Jury Denies Property Insurance Claim

April 16, 2008

After deliberating for three hours, a jury in California has denied an insurance claim because the property damaged was exaggerated, according to the law firm MacGregor & Berthel.

Reddy v. Allstate Insurance Co. involved a claim resulting from the Feb. 14, 2003 Bell Canyon, Calif., Fire, on which the carrier promptly paid more than $380,000 for lost rents and structure damage to the 3,000 square-foot, single-level residence, the law firm explained.

The problem, however, was that Allstate believed the insureds embellished their insurance claim by exaggerating – or fabricating – their report of damage to its contents, the law firm indicated. When the carrier dug into the claim for contents damage — four-and-a-half months after the insureds and their attorney were provided with a detailed inventory of contents prepared by the adjuster as she toured the burned remains of the house with the homeowner, the insureds added a claim for $245,000 worth of exotic artwork, statuary, hand-loomed carpets and unspecified antiques.

The claim for those additional items, which included about 50 framed oil paintings, 10 large solid rosewood statues and 10 Kashmere carpets, was not supported by the after-fire debris seen and photographed at the site, the insurer indicated. And, by the time the claim was asserted, the insureds had unilaterally demolished the structure and carted all debris away. So a Special Investigations Unit adjuster took over.

Although the insureds gave a recorded statement, months of attempts by Allstate to conduct examinations under oath (EUO) came to naught when the insureds’ attorney notified the carrier that the insureds would not appear as scheduled and, in fact, had no intention of appearing until their still-disputed claim on the structure was resolved, the law firm said.

After Allstate made several further unsuccessful attempts to secure the insureds’ EUOs, Allstate denied the claim. The insureds then filed the lawsuit for breach of contract and bad faith.

The action proceeded in the Ventura County, Calif., Superior Court, with the following issues being evaluated:
(1) Whether the contents claim for an amount in excess of policy limits of $236,000, was valid.

(2) Whether the plaintiffs were entitled to be paid more than the face limit of $315,000 plus code upgrades and debris removal that Allstate had paid less than three months after the fire.

At trial, Allstate questioned the plaintiffs on discrepancies between their various statements about their contents claim, citing irreconcilable factual claims made by the plaintiffs in their recorded statement, in their pre-trial depositions and in their trial testimony.

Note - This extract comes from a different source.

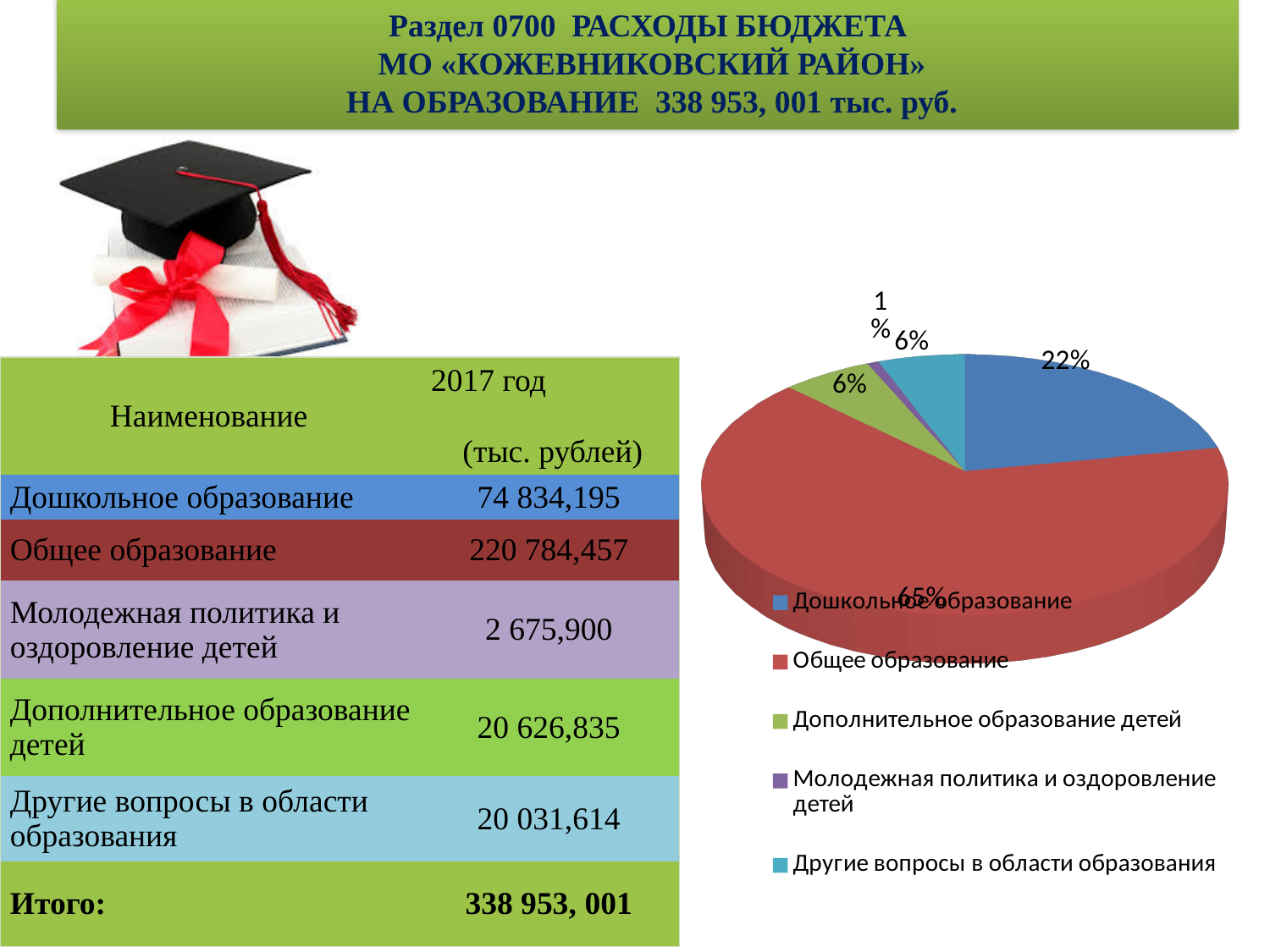
What share of the pie does Молодежная политика и оздоровление детей take? 1% Which category has the smallest slice of the pie chart? Молодежная политика и оздоровление детей What kind of chart is shown on the slide? pie chart What is the difference in percentage points between the Общее образование slice and the Дошкольное образование slice? 43 Which category has the largest slice of the pie chart? Общее образование What share of the pie does Общее образование take? 65% How many slices does the pie chart have? 5 Which slice is larger: Дошкольное образование or Дополнительное образование детей? Дошкольное образование What share of the pie does Дошкольное образование take? 22% What colour is the Общее образование slice in the pie chart? red How many entries does the pie chart's legend list? 5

On the structure claim, the carrier’s lawyers argued that the policy required payment of only the actual cash value of $315,000 (plus the code upgrades and debris removal of $23,000, also paid in 2003) unless and until the insureds did the repairs. At that point, Allstate would have paid the balance of the repair estimate it had agreed to, $395,000, the company’s lawyers said.

The plaintiffs did not dispute that they had never made the repairs. The plaintiffs argued first that Allstate was mistaken in its assessment that the house could be repaired; their experts opined that the house had to be torn down to the ground and rebuilt in its entirety, at a cost of just over $870,000. They argued, next, that the policy requirement to rebuild within six months to recover more than actual cash value had been waived by Allstate’s continuing to consider structure-related conduct well after the six-month time limit had expired, the law firm said.

Allstate moved for a nonsuit, arguing that:

(1) the structure claim could not be paid on the basis of the evidence presented because there was no dispute that the repairs had not been performed, a condition precedent to recovering anything over the actual cash value already long-since paid, and

(2) the refusal of the insureds to sit for their EUO’s was a failure of a condition precedent under the case of Brizuela v. Cal Farm Ins. Co.,116 Cal.App.4th 578, 583-587 (2004), invalidating the plaintiffs’ entire claim. The Court granted the motion in part, ruling that ADD, as a matter of law, the refusal to sit for the EUOs precluded recovery of the contents claim but not the balance of the claim, determining that the jury should decide whether the repair requirement condition had been waived.

The law firm said closing argument by plaintiffs’ counsel focused on the argument that the house could not have been repaired and that whatever “mistakes” the plaintiffs’ made in representing their contents claim – which the jury was told had been removed from the case – should not affect their right to recover on the structure part of their claim. Allstate countered that the house was repairable. The only witnesses who testified on that subject, who had actually seen the structure before the plaintiffs had unilaterally demolished it, were the adjuster and his structural engineer, both of whom found it fully repairable; failure to repair the damage precluded further payment on the claim. He argued that the misrepresentations regarding the contents claim infected the entire claim and constituted precisely the type of fraud that precludes any recovery on any aspect of the claim.

The jury agreed with Allstate, finding by 10-2 that the plaintiffs had committed fraud that precluded further recovery on any aspect of the claim, according to a statement by the law firm.